# Forum Home Renovation Solar Electrical Systems  Stand alone solar system for pool filter and solar heating pump

## Poolsun

Hi all. First time on! Is it possible to have a stand alone Solar PV unit that could power an existing pool pump and solar heating pump. Or do I need to change both?

----------


## Wombat2

Short answer is Yes - but not as simple as hooking a an inverter to a PV panel and plugging the pump into it. 
With our grid connect system I've learnt a lot - eg (for Queensland ) they suggest divide your usage by 5 and that gives the output you need from the PV array. ( being 5 hours a day of usable sunshine) So 3Kw of panels = 15KwH output - which we get as a daily total but with output spread over 10 hours we average 1.5Kw per hour and either end of the day are a lot lower than that.
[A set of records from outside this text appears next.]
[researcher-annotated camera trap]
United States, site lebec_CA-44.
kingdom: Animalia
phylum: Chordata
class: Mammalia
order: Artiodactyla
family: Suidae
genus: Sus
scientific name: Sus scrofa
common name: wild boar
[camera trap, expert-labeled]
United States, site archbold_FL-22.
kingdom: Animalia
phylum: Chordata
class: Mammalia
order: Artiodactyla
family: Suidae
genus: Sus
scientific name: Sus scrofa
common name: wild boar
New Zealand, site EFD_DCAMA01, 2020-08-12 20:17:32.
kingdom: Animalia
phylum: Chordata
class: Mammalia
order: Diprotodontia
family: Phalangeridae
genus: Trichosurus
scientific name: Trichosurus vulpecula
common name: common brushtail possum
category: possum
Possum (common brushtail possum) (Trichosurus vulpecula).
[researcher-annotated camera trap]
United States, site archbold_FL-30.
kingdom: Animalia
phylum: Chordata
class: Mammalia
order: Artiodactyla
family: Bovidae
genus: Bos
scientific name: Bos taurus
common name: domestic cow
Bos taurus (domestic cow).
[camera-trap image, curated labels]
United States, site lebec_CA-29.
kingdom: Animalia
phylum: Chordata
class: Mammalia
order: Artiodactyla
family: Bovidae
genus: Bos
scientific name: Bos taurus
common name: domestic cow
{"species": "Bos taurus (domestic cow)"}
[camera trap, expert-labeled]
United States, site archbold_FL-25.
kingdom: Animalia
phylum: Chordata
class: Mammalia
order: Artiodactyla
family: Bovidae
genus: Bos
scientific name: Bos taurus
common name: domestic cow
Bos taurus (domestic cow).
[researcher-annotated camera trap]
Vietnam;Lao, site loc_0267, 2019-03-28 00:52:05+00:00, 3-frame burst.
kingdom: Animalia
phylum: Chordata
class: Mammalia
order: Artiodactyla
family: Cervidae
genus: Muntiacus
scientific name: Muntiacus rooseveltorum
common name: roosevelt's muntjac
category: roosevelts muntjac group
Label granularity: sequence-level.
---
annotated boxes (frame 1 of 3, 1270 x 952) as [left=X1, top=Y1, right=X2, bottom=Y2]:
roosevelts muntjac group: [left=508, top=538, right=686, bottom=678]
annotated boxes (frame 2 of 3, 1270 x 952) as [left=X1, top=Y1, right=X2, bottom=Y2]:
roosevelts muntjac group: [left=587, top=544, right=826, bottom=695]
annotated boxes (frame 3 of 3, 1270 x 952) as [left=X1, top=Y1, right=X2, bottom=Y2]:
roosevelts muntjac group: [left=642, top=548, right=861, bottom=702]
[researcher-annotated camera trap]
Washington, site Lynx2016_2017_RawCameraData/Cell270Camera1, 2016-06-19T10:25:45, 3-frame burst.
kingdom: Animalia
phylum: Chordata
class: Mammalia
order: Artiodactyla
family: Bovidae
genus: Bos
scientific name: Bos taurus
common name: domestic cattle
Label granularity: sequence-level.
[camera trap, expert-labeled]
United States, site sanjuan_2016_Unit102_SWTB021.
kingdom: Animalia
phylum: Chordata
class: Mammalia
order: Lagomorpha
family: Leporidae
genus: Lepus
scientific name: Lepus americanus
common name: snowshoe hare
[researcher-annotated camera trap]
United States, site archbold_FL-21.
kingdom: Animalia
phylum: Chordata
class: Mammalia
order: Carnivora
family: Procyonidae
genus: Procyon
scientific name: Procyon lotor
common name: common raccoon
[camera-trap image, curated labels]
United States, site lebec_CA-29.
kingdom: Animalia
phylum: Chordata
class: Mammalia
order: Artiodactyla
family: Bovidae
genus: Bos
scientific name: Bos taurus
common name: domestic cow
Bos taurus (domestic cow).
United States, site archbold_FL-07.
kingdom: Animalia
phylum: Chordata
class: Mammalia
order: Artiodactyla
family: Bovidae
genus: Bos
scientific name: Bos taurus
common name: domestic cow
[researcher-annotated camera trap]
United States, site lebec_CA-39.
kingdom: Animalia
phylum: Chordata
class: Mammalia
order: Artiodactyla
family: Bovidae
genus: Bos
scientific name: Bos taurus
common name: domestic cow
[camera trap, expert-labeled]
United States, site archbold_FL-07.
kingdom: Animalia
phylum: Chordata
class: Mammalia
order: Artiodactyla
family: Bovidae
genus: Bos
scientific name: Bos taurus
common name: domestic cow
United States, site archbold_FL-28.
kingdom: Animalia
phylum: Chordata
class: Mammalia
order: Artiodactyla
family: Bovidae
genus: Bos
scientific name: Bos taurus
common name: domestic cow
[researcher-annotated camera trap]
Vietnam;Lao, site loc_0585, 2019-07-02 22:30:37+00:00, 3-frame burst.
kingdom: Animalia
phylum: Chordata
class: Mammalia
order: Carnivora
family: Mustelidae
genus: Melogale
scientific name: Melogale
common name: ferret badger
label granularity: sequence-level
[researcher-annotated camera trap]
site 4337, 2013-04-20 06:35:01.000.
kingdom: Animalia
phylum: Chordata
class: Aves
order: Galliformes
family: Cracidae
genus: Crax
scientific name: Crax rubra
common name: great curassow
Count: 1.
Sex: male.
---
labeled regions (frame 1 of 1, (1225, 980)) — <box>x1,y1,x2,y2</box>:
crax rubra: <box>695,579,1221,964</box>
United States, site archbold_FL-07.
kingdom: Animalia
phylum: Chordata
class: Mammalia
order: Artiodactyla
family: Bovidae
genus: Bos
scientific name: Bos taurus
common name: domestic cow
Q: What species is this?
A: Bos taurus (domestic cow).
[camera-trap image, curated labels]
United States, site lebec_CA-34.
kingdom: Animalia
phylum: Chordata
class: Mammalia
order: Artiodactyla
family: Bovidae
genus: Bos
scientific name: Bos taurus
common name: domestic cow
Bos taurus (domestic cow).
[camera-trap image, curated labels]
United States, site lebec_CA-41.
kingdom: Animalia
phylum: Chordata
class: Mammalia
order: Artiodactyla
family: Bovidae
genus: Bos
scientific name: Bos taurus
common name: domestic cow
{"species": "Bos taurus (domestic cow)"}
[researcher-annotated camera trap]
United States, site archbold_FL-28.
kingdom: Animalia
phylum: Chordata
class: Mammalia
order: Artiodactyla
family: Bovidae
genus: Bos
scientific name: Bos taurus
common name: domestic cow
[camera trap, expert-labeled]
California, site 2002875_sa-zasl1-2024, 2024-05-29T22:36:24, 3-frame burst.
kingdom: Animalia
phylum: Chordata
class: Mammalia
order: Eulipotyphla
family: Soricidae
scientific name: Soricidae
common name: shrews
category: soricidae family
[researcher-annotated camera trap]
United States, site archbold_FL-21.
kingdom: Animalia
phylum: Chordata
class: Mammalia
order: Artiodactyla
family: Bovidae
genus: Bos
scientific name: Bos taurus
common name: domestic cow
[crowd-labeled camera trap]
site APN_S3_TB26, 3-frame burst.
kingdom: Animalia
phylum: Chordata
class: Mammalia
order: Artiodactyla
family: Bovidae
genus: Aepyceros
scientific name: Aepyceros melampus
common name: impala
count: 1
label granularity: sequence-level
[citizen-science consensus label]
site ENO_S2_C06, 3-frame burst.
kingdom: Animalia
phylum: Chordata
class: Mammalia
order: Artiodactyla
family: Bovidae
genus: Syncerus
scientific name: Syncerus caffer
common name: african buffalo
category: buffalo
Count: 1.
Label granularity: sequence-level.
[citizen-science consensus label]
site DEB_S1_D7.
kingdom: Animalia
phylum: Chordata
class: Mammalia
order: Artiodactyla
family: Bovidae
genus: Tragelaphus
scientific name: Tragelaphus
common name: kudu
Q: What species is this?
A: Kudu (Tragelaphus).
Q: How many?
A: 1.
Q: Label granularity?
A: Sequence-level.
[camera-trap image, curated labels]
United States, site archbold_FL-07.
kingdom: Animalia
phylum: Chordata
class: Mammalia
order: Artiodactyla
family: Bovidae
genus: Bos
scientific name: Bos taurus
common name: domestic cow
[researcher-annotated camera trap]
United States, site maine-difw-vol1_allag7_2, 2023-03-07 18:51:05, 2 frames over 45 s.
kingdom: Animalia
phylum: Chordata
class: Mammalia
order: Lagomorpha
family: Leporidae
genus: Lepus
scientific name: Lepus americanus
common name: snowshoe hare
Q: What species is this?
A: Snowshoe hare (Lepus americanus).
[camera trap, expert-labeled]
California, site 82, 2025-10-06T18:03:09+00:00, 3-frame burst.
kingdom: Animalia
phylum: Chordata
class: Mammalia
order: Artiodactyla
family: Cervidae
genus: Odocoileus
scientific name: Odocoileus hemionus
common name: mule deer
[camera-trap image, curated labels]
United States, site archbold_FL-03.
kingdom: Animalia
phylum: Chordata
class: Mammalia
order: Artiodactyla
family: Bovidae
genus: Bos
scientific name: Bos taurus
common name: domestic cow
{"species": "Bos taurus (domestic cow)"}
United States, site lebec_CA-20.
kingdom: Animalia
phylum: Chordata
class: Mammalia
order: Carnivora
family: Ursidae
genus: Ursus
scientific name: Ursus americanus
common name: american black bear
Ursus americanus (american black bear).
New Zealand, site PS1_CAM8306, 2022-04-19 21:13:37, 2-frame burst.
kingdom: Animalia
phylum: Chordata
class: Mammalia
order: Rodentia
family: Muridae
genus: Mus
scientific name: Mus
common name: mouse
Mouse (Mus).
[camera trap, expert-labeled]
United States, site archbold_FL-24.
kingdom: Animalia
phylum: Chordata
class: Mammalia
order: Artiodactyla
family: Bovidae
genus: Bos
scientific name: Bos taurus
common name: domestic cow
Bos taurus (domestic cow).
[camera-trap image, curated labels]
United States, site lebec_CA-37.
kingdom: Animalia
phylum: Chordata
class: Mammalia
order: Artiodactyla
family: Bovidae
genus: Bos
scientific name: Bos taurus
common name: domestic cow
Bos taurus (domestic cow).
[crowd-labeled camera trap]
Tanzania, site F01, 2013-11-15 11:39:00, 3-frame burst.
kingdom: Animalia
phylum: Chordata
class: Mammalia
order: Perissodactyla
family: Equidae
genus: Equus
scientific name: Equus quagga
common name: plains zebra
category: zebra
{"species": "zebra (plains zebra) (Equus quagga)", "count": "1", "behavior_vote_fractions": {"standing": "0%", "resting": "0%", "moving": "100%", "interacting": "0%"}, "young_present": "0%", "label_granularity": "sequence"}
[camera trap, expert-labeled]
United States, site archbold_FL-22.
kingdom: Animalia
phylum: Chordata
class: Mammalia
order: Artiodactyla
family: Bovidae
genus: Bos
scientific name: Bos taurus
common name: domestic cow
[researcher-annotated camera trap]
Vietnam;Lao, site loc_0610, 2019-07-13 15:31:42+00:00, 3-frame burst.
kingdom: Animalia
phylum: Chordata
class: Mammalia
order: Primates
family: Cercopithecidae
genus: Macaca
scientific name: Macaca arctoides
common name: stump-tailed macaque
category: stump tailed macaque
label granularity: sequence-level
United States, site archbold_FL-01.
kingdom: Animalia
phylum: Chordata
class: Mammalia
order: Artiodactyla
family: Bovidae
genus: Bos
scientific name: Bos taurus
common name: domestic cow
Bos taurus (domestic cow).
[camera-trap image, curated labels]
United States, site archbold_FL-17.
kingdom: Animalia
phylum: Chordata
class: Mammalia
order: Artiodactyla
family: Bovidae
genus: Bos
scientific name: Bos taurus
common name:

So you will need a battery bank to store your power and even it out - and an inverter capable of STARTING your motor - in other words possible as much as 3 times the size as the motor to take the start current.

----------


## applied

Why stand alone, just get a small say 1.5kw grid connect it would attract govt subsidy and would be cheaper than a standalone system with less maintainence issues also it would cover a large majority of the energy required. 
My solar system covers the energy used by the tumble drier with the bonus of not having to go outside to get one off the line :Biggrin:

----------


## Johning

> Why stand alone, just get a small say 1.5kw grid connect it would attract govt subsidy and would be cheaper than a standalone system with less maintainence issues also it would cover a large majority of the energy required. 
> My solar system covers the energy used by the tumble drier with the bonus of not having to go outside to get one off the line

  I totally agree with Applied (first paragraph) with the added bonus that you may generate enough energy in the day to qualify for the premium feed in tariff. Nearly fell off my chair when reading the second paragraph, until I saw the smiley. Good one.

----------


## dynamictiger

First off let me say I am in teh swimming pool industry, however not usually involved in domestic systems so please do not ask me domestic questions. 
However, I did start in domestic side of this business. 
For several years now I have been conducting thought experiements on alternative solar powered swimming pool pumps and how these may work, what issues they may face and what could work.  After considerable thought, and perhaps it is appropriate to say I have designed a new pool heater for Rinnai, designed a childrens water playground for Kalgoorlie Oasis when the consultant couldn't, etc.  The design I have arrived at should work, although I have not had an opportunity to test it. 
If anyone is that interested I can go into all the reasons why this should work, however I think this is both beyond my intended scope here and interest of nearly every reader except me and my cohorts. 
First off you need a second pump.  This pump is most likely sold as a fishpond pump and would be in the range of the pool volume divided by 6-8 as we want to acheive around 8 hours tuirnover.  So if your pool was say 60 000 litres this would equate to about 10 000 litres per hour.  You want this flow rate at 2 or more metres.  So in pump parlance this pump is 10 000 litres per hour at 2 metres (or more) e.g. 3, 4,5 metres.  The pump selected should be able to operate outside of the pond.  Watch out many of these pumps are designed for operating fully submerged you don't want this. 
Now the plumbing bit. 
Next to your existing pool pump, place this little fishpond pump and then attach it to both the suction and discharge of your existing pump.  Unfortunately it is not that simple - nothing ever is.  You need to install check valves to prevent your main pool pump sucking this pump dry and to prevent the water simply circulating through your pool pump.  The sketch I have done attached should help explain this. 
Now the operation is very straight forward.   
Your solar panel will drive the pond pump and unlike a pool pump that is drawing perhaps 1.5 kW the pond pump will draw something like 685 watts.   
Your pool circulation pump is only run when you either need to clean the pool and it is cloudy etc or when the pool is in use. 
Negatives with this approach are:
-Can't run an automatic cleaner - not enough grunt
- May need to run your pool pump an hour or so a day to give the chemical levels a boost(don't know that is the issue with thought experiements)
- You still need to run your main pump for a period post pool use.  This time will vary with use and I cannot tell you what that is
- Salt chlorinator outputs may need adjusting
- Some pond pumps may not tolerate chlorine
- Can't run pond pump and main pump at same time 
Positives anticipated:
- No need to run main pump when pool not in use significant reduction in power consumption
- 8 hours is typical older syle commercial pool turnover time - will work for lightly loaded domesitc pools
- Better filtration - do you really want to know why
- Possible reduction in backwash frequency requirements 
HTH

----------